三月中旬,崇州已经很热,桃花在风中花飞花谢。
俞悦穿着青色单衣,躺在树下吊床,周围落满桃花,已经分不出人与花。
庄上弦过来,站旁边看着,他要永远让月牙这么惬意,这么美美哒,美的不想惊动。风从他耳边吹过,听一阵美人香。
俞悦做了一个梦,睁开眼不知身在何方,眼里满是纯净的迷茫。
庄上弦心都碎了,抱着月牙轻轻的亲一口,却长长的不放。
俞悦回过神,眨眨眼嘴一动,好像桃花开。
庄上弦立刻吻上,并勾住她桃花舌,太美了,不激烈,却像稷谷酒,醇厚绵长。
俞悦这回像酒醉心明,闭着眼,慢慢的回应,好像跳一支舞,永不疲倦。
庄上弦醉了,醉在梦里,本能有一丝急迫,却忍着不想打破梦境醒来。他很少做梦,尤其春风里的梦,他梦见和她一起盛开,开的好美。
俞悦觉得少年滋味好美,就像青岩的青山与大河,充满神秘的诱惑。

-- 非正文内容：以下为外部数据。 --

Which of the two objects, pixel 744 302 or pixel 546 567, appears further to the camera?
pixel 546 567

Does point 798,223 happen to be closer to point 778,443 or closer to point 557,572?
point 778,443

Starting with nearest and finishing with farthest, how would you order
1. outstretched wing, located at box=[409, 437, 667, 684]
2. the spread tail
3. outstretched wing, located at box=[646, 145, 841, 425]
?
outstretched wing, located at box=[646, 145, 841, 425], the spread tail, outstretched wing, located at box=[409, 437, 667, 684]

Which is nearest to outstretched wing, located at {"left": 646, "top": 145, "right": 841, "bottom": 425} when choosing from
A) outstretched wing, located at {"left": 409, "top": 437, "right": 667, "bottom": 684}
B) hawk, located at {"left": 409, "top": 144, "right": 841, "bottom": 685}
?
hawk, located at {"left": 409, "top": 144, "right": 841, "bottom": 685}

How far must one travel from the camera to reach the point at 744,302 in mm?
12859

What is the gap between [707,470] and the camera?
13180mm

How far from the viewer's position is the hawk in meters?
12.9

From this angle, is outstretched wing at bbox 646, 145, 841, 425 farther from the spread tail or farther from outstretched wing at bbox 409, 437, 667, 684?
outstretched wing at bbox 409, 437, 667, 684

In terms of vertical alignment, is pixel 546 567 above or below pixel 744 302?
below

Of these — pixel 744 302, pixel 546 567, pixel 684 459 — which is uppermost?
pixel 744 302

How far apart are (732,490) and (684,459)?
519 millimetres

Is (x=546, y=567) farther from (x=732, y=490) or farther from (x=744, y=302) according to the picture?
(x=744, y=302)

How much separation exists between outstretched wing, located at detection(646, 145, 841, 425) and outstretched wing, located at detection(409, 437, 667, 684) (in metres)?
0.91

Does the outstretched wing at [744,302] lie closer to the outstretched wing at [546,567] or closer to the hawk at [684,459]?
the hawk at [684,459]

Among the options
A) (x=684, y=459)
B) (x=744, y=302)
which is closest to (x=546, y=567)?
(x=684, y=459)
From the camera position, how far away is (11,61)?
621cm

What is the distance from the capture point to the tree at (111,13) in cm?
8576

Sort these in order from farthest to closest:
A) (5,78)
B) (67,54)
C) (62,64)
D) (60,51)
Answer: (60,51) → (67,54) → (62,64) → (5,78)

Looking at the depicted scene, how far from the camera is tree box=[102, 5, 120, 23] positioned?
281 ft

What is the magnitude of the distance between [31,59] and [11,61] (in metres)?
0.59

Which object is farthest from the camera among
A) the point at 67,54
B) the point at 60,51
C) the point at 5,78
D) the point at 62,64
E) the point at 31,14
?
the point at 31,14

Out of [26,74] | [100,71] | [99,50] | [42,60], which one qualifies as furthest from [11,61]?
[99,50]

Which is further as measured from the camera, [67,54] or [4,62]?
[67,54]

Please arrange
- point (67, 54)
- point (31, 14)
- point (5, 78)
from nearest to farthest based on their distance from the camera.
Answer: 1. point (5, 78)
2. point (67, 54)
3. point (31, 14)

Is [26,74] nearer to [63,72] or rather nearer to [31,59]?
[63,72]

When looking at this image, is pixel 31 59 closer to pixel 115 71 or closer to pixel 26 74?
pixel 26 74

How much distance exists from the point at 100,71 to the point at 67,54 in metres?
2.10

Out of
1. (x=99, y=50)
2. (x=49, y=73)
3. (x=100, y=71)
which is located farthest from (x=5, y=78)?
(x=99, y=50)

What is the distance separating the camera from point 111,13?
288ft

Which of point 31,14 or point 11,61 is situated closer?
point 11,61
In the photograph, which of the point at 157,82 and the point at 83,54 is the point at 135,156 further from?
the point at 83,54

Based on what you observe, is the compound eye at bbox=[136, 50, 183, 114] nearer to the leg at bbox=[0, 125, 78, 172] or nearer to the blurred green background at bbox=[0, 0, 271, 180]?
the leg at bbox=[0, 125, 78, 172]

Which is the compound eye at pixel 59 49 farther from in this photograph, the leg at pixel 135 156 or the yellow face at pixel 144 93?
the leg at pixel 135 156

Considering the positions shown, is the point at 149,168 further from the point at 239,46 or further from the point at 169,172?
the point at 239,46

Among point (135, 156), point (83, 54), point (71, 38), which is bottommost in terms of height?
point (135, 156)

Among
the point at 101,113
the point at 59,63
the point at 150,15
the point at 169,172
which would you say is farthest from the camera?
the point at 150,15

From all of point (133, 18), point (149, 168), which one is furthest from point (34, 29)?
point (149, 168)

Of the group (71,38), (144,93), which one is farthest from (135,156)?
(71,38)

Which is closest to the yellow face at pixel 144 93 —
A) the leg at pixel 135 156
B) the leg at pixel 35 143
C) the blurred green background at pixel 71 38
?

她想窥视他的秘密,她也有好奇,对异性也是同样。
她抬手摸摸他的脸,冷冰冰的在这热天很舒服,皮肤好,手感好。
庄上弦咬她一口,不要走神,他要整个世界开满灿烂的花。
俞悦果断咬回去,不要太灿烂,他就应该像一块坚硬的石头,充满力量。
庄上弦瞬间全身充满力量,紧紧抱着月牙,激情四射。
俞悦也激情了,好像从红酒换成白酒,这种刺激从舌尖直到心脏,灵魂随之颤抖。
庄上弦颤抖着,从灵魂到心脏再到她舌尖,一口吞下去又还给她,只有在她嘴里才最美。
俞悦准备尝试法式热吻,力气好像不够了。
庄上弦紧紧拥抱月牙。桃花飞谢将两人包围,缠绵不愿离去。画眉在枝头唱着艳羡的歌,别的鸟乱七八糟的起哄,花园一时特热闹。
小丫头双鱼站远远的喊话:“范适来拜见主公。”
庄上弦挥手,没朝丫鬟发火,却把账都算到范适头上。
俞悦抿着嘴看少年一眼,庄上弦立刻亲一口,抿着做什么,放开我来。
俞悦瞪他一眼,庄上弦愈发心动。
范适过来,身边跟着安达玺,还有几个富商,这回很有底气。
庄上弦抱着月牙坐下,星眸凌厉的看着他们,就像刀剑一人先戳几个窟窿。
安达玺立刻变成小白花,行礼后乖乖退一边。谁有本事只管斗,他负责看戏好了。
范适依旧世外高人的样子,再加上长辈的姿态,开口就责问:“听说巩州最近发生一些事,都与你有关吧?不用否认,除了你没别人。”
俞悦很惊讶,老头到底哪来的底气?或者贺昌珉从京城带回了圣旨?
庄上弦依旧犀利的看着他,就像看一条乱吠的犬。
范适特怒,他一番好心,他费尽心机!这小畜生活该去死!
范适避开庄上弦的视线,怨气更重:“你这样做有什么意思?对你有什么好处?你高兴了,在这赏花淫乐!不用管百姓死活!”
庄上弦刹那杀机毕露,强大的气势逼的范适不停避退,旁边高手一脸警惕。
俞悦挥手两颗石子儿掷过去,这高手绝对有问题。
高手忙闭上眼闪避,石子儿依旧砸中他眼皮,砸的他眼泪直流。
俞悦又拿出一颗石子儿,上面刻着西楚霸王,庄上弦抓着她手掷过去。
高手还在流泪,随手将石子儿打飞,飞过去正好砸中范适眼睛,噗的一声好像瞎了。
安达玺赶紧再退远点,这打起来千万别误伤他,他只是小白花一朵。
俞悦看他一眼,再看着高手:“你借刀杀人。”
高手差点破功,还是先看看范适的眼睛,虽然流血,还好没瞎;这老头也坚强,没有吓的满地打滚。
范适是太担心了,他这些年也算养尊处优,结果来到崇州这破地方,还要受这辱!他回过神暴走:“小畜生!我好心好意,好心的来帮你!看在大将军的份儿上,你就这么对老夫!这就是你的家教?庄家真的没落了!”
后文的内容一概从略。